# What is asked:
Pull out each line below that contains the string "instances", copying those lines unchanged.

(Contour labeling entries)

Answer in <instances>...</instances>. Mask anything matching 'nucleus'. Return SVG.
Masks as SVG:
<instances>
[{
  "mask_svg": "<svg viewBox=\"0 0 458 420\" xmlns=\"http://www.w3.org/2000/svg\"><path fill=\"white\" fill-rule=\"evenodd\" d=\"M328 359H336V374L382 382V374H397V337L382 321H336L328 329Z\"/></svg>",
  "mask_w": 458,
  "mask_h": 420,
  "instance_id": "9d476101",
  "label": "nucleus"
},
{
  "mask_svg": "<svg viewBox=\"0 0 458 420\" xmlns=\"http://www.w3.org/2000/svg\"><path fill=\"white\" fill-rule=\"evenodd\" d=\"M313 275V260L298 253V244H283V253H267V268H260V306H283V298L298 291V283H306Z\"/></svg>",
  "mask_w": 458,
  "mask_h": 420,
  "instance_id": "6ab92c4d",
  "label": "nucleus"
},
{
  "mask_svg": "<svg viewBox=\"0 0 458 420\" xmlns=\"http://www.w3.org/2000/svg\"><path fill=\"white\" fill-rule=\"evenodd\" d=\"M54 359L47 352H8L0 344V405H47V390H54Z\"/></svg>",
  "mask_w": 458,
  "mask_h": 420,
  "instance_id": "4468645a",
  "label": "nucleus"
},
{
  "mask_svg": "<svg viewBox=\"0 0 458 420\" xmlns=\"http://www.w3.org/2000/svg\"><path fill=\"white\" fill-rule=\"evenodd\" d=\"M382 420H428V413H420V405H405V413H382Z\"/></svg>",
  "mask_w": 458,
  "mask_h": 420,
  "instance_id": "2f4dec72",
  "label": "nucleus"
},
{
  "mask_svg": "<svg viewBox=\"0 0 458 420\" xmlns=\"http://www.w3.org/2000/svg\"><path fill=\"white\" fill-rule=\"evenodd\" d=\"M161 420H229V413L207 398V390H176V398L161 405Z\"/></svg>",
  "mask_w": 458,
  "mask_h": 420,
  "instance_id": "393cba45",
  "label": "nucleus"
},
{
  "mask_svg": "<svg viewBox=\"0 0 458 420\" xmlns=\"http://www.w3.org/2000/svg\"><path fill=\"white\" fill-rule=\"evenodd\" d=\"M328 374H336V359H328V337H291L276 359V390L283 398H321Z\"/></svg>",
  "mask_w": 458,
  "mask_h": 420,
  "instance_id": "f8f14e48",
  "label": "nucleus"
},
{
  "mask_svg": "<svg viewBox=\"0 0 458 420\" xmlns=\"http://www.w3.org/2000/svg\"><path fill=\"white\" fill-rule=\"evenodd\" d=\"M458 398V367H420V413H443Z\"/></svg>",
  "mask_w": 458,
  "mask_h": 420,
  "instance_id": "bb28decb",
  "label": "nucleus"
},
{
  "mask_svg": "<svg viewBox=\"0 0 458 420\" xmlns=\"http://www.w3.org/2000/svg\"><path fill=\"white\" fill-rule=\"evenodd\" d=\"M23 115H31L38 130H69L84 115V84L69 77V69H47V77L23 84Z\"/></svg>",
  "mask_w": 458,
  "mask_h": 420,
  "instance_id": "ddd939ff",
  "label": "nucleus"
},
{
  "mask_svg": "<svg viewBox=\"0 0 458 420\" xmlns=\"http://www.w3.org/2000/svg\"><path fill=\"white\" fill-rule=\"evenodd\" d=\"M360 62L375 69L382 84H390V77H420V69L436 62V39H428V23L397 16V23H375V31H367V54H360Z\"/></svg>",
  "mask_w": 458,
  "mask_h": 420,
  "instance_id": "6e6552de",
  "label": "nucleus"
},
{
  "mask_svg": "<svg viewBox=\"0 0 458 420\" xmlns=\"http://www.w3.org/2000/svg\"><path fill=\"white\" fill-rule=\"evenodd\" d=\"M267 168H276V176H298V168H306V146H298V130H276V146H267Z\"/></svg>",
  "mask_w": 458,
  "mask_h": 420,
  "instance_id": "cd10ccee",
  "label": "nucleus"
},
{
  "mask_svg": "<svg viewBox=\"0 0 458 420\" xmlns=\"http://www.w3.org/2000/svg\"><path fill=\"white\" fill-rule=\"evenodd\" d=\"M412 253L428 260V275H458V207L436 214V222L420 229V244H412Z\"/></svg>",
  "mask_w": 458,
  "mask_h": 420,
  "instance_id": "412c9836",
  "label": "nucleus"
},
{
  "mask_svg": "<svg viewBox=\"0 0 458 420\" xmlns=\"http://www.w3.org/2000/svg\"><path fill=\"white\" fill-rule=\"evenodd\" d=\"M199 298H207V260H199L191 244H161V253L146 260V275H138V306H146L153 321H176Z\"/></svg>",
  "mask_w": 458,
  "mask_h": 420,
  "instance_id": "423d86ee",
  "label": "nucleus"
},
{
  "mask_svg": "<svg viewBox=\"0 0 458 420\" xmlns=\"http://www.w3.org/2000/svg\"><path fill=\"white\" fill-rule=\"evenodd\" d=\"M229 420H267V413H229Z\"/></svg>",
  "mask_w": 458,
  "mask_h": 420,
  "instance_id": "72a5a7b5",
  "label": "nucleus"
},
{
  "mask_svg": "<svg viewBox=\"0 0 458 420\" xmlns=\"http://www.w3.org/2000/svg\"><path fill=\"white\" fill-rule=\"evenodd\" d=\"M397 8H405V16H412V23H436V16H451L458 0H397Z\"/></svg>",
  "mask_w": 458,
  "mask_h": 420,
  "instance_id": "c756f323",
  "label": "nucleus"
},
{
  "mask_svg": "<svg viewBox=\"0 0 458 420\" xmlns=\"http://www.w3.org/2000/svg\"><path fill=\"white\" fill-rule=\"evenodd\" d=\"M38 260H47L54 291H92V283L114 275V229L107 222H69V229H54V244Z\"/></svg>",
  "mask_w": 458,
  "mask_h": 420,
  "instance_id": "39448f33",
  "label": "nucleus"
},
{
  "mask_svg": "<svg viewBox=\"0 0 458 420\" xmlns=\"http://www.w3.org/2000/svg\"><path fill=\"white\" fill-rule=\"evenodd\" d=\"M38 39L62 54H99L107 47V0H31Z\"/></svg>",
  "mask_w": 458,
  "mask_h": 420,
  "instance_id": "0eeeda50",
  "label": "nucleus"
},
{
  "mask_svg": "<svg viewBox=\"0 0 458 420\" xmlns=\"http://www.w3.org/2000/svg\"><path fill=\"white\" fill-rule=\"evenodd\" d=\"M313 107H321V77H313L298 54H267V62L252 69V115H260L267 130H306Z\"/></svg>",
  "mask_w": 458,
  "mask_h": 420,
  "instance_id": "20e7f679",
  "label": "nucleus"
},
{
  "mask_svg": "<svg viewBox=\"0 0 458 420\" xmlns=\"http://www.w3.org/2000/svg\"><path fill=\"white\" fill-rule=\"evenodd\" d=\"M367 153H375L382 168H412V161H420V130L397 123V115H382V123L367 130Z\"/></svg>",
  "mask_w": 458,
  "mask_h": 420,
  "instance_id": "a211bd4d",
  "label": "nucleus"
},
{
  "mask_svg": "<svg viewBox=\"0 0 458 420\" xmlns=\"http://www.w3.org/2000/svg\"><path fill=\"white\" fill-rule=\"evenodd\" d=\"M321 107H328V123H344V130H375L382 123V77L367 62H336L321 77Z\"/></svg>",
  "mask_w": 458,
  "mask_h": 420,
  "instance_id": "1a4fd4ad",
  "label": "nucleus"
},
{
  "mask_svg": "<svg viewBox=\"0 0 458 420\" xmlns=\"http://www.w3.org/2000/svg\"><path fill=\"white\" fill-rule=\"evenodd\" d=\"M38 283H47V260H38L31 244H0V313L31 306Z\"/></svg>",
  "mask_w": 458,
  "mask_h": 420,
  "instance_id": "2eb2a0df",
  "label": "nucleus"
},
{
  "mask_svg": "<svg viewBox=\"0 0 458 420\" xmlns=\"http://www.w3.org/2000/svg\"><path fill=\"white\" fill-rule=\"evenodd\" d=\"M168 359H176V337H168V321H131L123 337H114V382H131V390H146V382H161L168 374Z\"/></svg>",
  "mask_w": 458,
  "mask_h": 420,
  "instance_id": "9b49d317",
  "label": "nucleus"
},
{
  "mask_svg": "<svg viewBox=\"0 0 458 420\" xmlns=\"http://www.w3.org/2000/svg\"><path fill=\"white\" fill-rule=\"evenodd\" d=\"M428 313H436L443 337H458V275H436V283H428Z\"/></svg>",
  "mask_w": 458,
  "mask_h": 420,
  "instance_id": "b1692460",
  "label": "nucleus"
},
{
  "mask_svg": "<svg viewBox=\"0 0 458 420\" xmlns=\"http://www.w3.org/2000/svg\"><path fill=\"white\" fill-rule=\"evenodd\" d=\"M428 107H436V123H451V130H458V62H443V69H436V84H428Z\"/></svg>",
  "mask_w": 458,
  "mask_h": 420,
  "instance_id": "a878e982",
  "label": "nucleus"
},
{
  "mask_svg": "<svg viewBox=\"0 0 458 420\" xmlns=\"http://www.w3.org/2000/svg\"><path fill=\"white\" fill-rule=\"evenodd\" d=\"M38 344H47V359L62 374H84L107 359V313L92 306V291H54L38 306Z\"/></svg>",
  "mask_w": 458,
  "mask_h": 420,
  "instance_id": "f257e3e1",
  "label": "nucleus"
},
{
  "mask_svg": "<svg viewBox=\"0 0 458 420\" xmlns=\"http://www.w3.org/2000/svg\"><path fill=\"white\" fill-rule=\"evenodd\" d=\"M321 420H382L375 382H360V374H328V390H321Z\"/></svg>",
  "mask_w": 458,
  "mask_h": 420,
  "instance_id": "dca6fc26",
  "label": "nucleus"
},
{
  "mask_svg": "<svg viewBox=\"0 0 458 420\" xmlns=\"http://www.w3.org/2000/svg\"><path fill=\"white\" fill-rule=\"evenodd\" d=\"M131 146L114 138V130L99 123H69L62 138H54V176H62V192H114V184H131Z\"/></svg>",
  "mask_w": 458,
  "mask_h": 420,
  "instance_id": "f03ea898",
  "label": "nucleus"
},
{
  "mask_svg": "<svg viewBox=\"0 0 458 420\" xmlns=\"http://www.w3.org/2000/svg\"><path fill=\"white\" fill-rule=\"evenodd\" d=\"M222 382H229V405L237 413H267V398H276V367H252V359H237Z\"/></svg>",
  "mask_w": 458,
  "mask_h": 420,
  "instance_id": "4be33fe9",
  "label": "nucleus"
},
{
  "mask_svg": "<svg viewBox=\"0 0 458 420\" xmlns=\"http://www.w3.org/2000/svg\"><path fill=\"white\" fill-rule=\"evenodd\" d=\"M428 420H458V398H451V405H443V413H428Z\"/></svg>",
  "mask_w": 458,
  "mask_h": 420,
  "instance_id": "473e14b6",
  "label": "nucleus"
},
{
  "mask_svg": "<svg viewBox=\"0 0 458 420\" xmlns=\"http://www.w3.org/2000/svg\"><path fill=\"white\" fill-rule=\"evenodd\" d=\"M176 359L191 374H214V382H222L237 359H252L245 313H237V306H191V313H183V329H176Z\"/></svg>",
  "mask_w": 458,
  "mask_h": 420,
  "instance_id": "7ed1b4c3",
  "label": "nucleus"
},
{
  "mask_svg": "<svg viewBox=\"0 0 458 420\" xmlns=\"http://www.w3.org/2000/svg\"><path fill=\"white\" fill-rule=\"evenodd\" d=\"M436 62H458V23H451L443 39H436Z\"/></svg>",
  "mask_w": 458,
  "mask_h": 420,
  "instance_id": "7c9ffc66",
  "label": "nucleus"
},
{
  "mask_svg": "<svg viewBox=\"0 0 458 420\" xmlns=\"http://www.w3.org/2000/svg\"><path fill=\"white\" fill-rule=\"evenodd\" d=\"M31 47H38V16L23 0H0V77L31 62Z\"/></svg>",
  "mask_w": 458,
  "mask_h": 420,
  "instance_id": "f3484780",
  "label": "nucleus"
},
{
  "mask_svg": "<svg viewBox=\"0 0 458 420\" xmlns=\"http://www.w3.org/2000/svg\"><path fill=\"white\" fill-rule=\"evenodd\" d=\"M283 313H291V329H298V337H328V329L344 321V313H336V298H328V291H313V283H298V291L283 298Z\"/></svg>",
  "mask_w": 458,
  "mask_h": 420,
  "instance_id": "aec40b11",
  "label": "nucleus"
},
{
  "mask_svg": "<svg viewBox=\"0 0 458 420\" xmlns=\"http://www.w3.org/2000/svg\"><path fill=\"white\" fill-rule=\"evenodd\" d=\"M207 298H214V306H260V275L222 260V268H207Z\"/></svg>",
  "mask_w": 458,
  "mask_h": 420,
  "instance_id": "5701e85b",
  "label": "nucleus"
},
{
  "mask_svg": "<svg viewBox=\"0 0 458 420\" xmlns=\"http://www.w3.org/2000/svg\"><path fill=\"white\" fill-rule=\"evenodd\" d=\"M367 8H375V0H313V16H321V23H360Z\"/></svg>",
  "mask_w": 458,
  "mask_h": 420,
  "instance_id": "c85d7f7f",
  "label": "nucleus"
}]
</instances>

# Solution for this exercise:
Answer in <instances>...</instances>. Mask anything matching 'nucleus'. Return SVG.
<instances>
</instances>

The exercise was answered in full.